> **PROBLEM TO WORK ON**: Produce as output only the lines below starting at the line with "category: elephant" and continuing through the line with "common name: blue wildebeest", each one exactly as written.

[Stored data]
════════════════
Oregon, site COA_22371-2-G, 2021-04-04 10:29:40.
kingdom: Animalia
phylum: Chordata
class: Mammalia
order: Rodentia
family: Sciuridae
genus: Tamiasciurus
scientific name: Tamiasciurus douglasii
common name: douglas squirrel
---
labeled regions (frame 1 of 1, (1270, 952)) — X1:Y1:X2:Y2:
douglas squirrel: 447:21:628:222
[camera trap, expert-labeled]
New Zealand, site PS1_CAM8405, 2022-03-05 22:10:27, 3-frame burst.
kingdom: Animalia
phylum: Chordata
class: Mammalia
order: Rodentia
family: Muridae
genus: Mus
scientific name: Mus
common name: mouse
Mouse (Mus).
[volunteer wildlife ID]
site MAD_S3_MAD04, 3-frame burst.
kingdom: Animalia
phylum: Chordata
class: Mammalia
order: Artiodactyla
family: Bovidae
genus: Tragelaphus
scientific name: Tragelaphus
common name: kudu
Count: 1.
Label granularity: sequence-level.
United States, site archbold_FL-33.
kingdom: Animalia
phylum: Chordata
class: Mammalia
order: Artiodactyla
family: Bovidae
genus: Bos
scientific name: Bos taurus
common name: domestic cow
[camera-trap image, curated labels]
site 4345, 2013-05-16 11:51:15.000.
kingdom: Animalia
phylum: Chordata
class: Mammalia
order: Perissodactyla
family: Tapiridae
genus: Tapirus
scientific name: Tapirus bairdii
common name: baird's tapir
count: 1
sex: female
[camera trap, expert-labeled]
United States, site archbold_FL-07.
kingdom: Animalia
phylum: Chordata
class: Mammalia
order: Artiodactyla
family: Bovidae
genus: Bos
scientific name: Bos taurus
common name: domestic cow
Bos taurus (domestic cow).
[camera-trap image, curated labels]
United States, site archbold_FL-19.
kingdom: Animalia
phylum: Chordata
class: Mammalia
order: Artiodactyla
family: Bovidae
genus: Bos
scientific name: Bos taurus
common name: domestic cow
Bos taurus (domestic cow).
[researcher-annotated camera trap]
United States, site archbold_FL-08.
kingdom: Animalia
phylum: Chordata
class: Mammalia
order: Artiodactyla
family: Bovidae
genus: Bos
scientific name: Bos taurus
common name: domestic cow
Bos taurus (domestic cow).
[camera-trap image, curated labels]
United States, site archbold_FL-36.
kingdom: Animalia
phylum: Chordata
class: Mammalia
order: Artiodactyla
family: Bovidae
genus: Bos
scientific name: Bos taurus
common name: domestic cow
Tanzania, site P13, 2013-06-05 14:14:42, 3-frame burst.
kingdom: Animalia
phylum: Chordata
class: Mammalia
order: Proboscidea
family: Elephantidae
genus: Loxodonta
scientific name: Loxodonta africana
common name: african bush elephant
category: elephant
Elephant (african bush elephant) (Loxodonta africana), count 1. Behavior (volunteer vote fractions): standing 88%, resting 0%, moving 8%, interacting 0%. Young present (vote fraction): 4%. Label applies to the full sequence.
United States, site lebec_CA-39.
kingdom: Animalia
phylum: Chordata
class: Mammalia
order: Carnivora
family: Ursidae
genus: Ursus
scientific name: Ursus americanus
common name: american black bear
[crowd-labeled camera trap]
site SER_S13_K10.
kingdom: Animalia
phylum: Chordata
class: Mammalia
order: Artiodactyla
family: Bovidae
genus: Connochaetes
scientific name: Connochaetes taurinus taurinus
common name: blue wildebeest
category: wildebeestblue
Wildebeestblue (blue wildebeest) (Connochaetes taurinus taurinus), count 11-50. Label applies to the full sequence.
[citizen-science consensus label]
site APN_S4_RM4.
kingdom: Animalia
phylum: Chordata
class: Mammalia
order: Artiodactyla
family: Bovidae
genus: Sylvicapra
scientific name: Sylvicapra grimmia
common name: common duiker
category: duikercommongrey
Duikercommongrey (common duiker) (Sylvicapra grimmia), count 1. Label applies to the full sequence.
════════════════
> **ANSWER TO THIS EXERCISE**:
category: elephant
Elephant (african bush elephant) (Loxodonta africana), count 1. Behavior (volunteer vote fractions): standing 88%, resting 0%, moving 8%, interacting 0%. Young present (vote fraction): 4%. Label applies to the full sequence.
United States, site lebec_CA-39.
kingdom: Animalia
phylum: Chordata
class: Mammalia
order: Carnivora
family: Ursidae
genus: Ursus
scientific name: Ursus americanus
common name: american black bear
[crowd-labeled camera trap]
site SER_S13_K10.
kingdom: Animalia
phylum: Chordata
class: Mammalia
order: Artiodactyla
family: Bovidae
genus: Connochaetes
scientific name: Connochaetes taurinus taurinus
common name: blue wildebeest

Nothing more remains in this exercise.